Problem to work on » List every line in the items below that contains the string "instances". Matching is case-sensitive.

Information shown »

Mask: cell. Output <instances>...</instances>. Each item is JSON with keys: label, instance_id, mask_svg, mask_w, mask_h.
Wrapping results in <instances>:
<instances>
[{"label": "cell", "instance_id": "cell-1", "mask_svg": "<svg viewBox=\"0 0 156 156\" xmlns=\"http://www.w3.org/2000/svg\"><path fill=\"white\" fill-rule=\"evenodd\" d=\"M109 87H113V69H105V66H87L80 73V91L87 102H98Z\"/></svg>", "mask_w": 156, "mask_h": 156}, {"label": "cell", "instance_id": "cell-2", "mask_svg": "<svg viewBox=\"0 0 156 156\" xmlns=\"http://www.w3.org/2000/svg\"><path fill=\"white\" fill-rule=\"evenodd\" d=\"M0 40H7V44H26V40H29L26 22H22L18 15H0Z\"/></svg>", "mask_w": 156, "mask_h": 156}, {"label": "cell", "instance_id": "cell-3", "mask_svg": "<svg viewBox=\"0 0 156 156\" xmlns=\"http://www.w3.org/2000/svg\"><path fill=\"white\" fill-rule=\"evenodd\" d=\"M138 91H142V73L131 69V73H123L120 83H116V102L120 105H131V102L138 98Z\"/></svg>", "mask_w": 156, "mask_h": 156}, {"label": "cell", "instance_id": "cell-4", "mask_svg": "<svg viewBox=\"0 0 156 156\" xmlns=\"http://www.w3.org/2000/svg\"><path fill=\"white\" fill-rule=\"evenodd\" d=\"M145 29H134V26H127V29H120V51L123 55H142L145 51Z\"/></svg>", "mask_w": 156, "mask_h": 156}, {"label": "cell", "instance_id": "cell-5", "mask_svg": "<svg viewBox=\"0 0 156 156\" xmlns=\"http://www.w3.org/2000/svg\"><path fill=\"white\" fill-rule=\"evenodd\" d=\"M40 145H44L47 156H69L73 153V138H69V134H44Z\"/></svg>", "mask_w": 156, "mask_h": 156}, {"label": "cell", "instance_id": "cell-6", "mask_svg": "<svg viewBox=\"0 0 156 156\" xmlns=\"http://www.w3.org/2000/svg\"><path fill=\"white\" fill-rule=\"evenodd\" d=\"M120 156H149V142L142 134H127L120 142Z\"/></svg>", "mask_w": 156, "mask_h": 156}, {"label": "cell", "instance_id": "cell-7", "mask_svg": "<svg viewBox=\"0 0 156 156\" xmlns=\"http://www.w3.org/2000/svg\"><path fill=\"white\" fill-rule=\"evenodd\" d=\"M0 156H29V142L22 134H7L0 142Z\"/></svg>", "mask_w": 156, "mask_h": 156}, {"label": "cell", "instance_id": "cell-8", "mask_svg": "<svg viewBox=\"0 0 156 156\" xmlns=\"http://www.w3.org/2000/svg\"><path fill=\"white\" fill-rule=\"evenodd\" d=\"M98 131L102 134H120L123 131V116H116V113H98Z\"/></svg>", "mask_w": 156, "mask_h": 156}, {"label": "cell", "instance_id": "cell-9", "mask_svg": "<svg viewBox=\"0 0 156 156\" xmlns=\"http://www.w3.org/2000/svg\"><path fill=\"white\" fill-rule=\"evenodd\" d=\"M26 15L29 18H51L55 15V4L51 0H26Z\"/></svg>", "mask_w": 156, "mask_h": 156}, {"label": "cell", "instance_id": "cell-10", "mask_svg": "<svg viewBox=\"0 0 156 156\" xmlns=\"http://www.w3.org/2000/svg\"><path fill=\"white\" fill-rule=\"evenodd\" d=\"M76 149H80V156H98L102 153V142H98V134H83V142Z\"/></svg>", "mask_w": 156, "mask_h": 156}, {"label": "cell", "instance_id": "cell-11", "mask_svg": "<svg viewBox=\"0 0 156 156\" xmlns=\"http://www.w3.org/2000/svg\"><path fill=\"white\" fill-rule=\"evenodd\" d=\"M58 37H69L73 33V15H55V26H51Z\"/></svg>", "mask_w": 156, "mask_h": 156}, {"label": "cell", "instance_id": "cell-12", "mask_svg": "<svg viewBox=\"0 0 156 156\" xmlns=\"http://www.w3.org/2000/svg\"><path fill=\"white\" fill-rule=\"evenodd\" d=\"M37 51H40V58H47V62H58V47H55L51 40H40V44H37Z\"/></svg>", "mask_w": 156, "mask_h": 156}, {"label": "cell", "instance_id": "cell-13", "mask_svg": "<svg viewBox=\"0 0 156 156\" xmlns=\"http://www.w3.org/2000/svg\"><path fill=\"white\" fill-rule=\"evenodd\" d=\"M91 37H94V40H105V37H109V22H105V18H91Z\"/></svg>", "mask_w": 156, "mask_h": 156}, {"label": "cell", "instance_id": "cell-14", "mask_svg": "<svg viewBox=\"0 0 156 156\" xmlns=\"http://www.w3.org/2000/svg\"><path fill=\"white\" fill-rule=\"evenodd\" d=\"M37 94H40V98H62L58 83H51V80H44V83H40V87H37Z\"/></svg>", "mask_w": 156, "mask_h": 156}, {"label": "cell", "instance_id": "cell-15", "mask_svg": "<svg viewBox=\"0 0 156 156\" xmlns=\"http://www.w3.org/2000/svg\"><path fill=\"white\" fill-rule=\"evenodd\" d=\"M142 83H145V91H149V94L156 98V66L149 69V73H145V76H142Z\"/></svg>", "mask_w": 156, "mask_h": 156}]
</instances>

Result of the task »
Mask: cell. Output <instances>...</instances>. Each item is JSON with keys: label, instance_id, mask_svg, mask_w, mask_h.
Wrapping results in <instances>:
<instances>
</instances>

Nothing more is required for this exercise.